Description
Free Rose Light is the wide-ranging story of the people and community of South Street Ministries, in Akron, Ohio, told in the style of the ministry—improvisational, risky, and present. As much as this is the story of South Street through O’Connor’s experience of the organization, it is also an invitation to the reader by example. There is no set of conclusions or directions provided in this work, save for one: don’t let anyone define your story. You claim your own story.
About the Author
Mary O’Connor is an architect who specialized in public assembly spaces in her twenty-five-year practice in New York City. Prior to becoming an architect, she was an aquatic comedian and hostess at Manhattan Plaza Health Club. Her career came to an abrupt conclusion after a near drowning incident during an act that featured diving off the board in a full evening gown. She moves through the world via seven bicycles in four cities.
O’Connor is a graduate of McGill University in Montreal, Quebec, and received a Bachelor of Architecture from Pratt Institute in Brooklyn, NY. She was a Peace Corps volunteer in North Macedonia. Free Rose Light was pummeled and shaped into existence through the Northeast Ohio Master of Fine Arts program at The University of Akron. Visit her site at www.freeroselight.com.
Praise for Free Rose Light
Mary O’Connor came to Akron not intending to stay, she tells us in the opening pages of Free Rose Light. But the landscape and the people and the stories of South Akron and its unlikely evangelists, Duane and Lisa Crabbs, changed her heart. Echoing one of Duane’s favorite Scripture quotes – “Seek the welfare of the city” – these closely observed, poetically tuned essays remind us why all places and all people are worthy of salvation.

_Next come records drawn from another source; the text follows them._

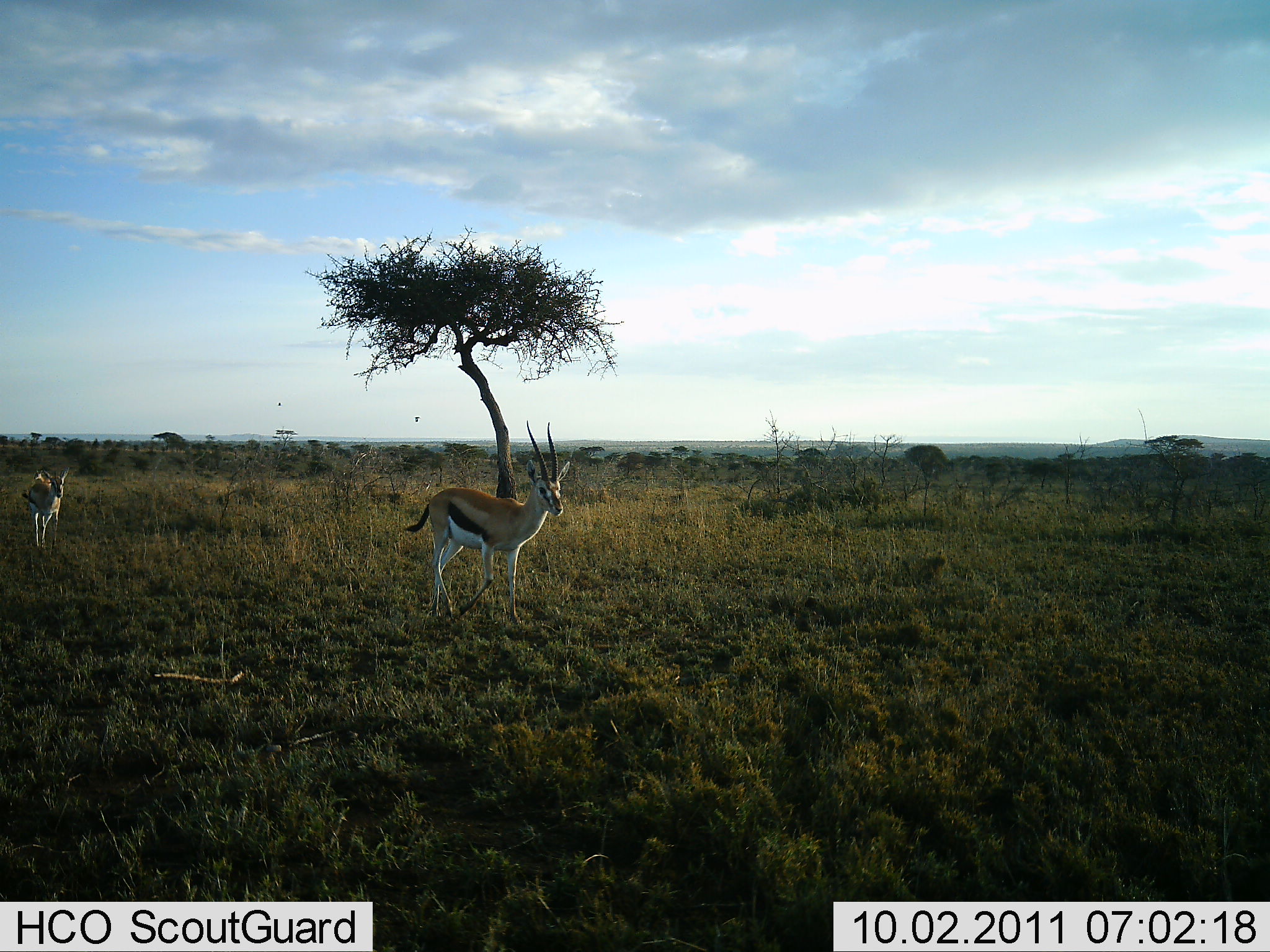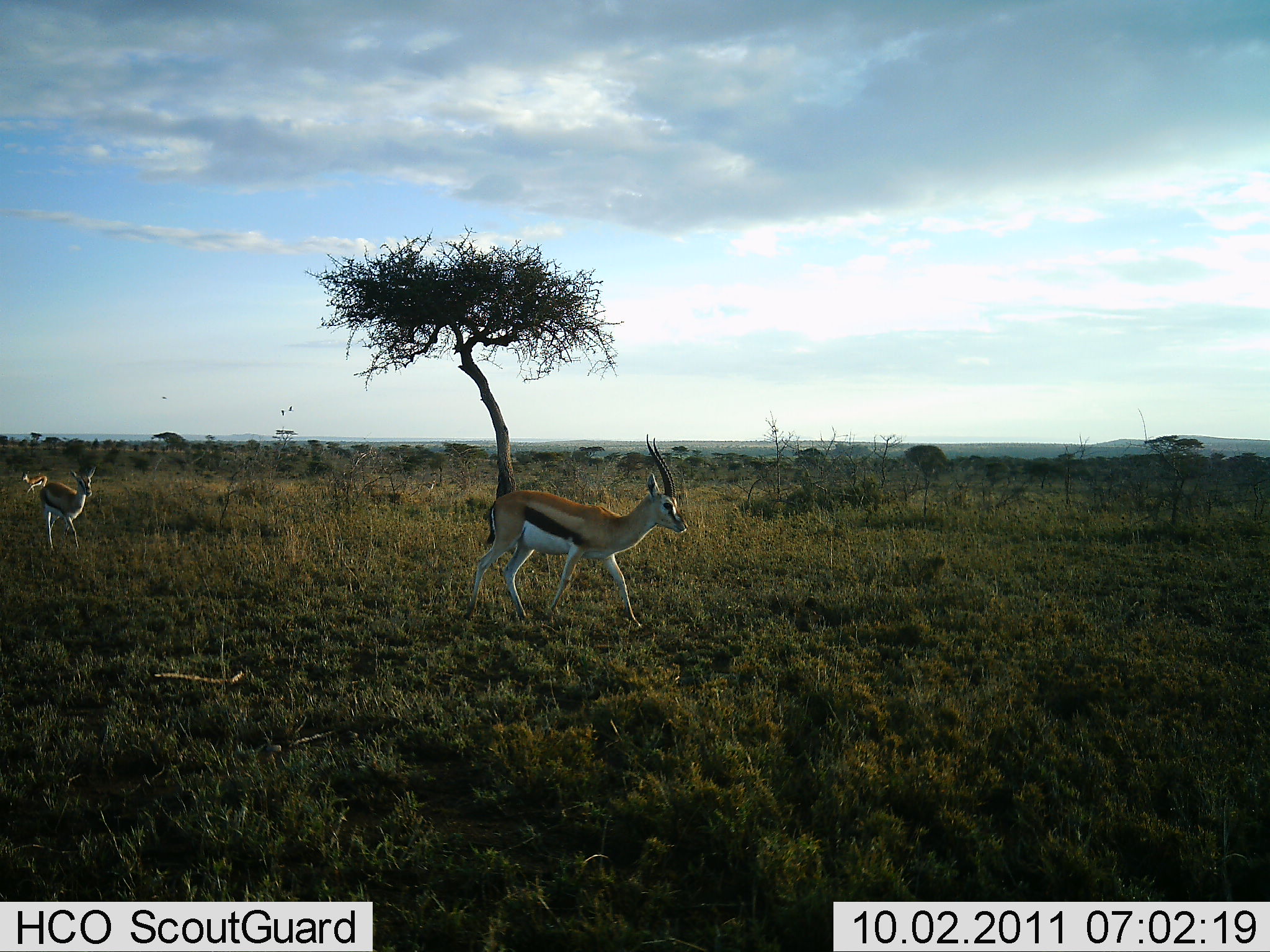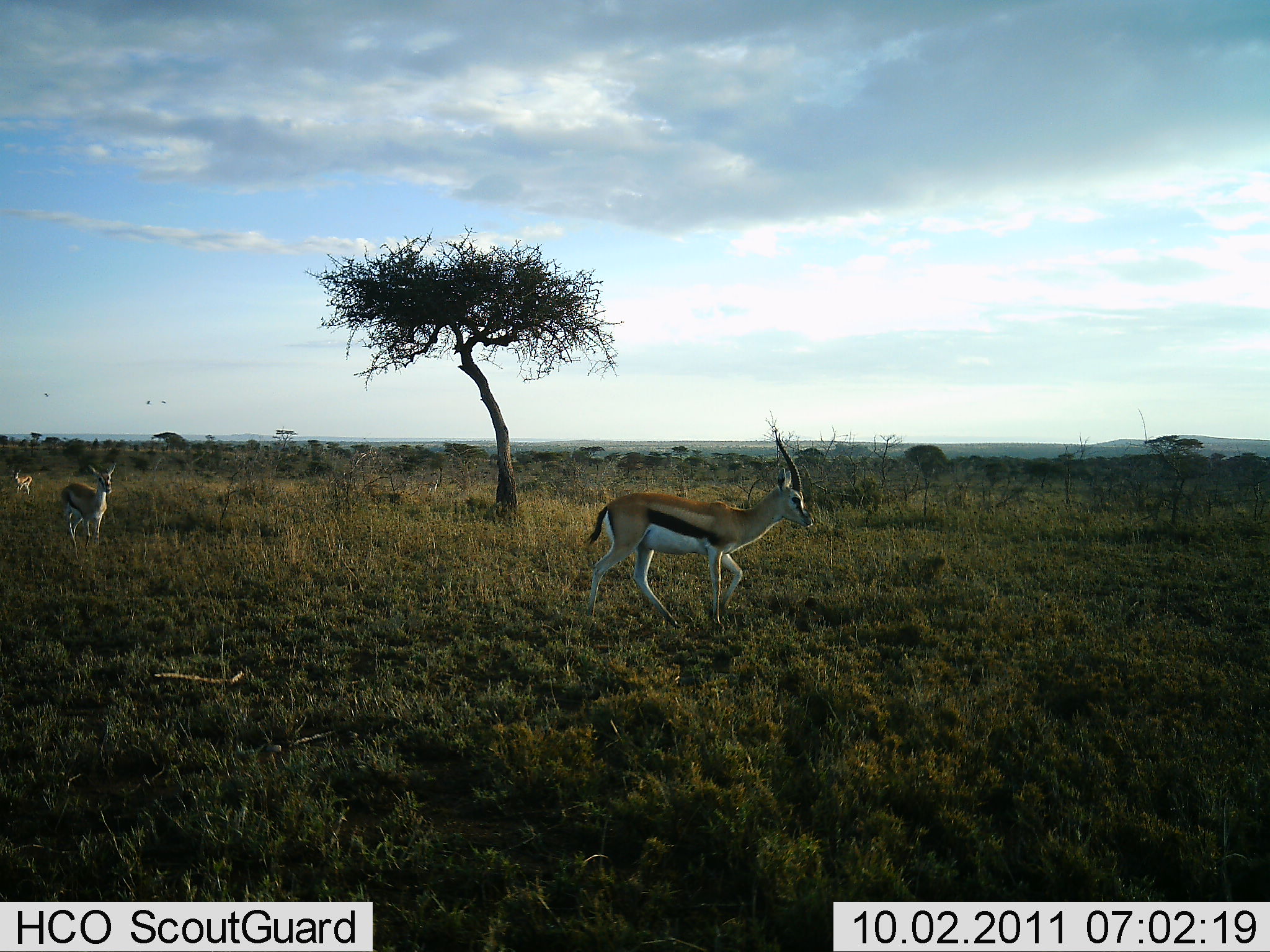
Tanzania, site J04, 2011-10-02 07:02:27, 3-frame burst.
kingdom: Animalia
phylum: Chordata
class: Mammalia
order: Artiodactyla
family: Bovidae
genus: Eudorcas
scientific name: Eudorcas thomsonii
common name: thomson's gazelle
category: gazellethomsons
Gazellethomsons (thomson's gazelle) (Eudorcas thomsonii), count 3. Behavior (volunteer vote fractions): standing 0%, resting 0%, moving 100%, interacting 0%. Young present (vote fraction): 9%. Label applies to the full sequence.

—David Giffels, author of Barnstorming Ohio: To Understand America and The Hard Way on Purpose
Wait … a Manhattan architect who describes herself as “a lapsed Catholic lesbian” writing a book about a white evangelical pastor who moved his family into the heart of an impoverished neighborhood in Akron, Ohio, to share his passion for “God’s grace”? What kind of equation is that?
It is, improbably, an equation for literary alchemy.
Mary O’Connor claims to be a first-time author. I’m finding that difficult to believe, because much of the writing in Free Rose Light is beautiful. I can’t even begin to count the number of times I backed up and reread a paragraph, not for greater comprehension but merely to revel in the selection, order and pacing of the words.
A troubled O’Connor went in search of herself and found the answers in Akron, mainly by immersing herself in the life of Duane Crabbs, a former firefighter who felt a calling to move his middle-class family into a crime-and-drug infested neighborhood on the eastern edge of Summit Lake. This is not, however, just a compelling story about Crabbs and his initially reluctant wife, Lisa, and their South Street Ministries, or even about poverty and race. It is about all of that, but it is foremost a naked journey into the heart of a unique 58-block area of Akron, past and present, an Akron that O’Connor put under a non-blinking microscope to reveal the inner lives of its occupants, in the process reminding us of universal truths.
—Bob Dyer, retired columnist, Akron Beacon Journal
O’Connor describes a habitat with its structures, an uncommon ministry and its unlikely congregants—including herself—in a life cycle moving from hope to deep disappointment, back to hope again—very much like that of their river—the Cuyahoga: loved, neglected and abused, and ever-reaching for revival.
A singular love letter of a memoir, celebrating the life of a community embraced by the gritty steadfast “walls” of its South Street Ministry.
—Viki Merrick, Co-producer of The Moth Radio Hour and Senior Editor on the NPR series This I Believe
In Free Rose Light, Mary O’Connor writes an intimate portrayal of South Street, of Akron, and of the tender relationships that transform ordinary landscapes into life changing experiences. “From the familiar came the quiet extraordinary,” writes O’Connor. This is a book about falling in love with Akron and the people who make this city brilliant. “Akron saved my life three times,” says O’Connor, telling us of her journey to Akron, of Duane and Lisa Crabbs’ devotion to South Street, and how “a courageous decision between two people can change the world.” Read this book now.
—Noor Hindi, Dear God. Dear Bones. Dear Yellow.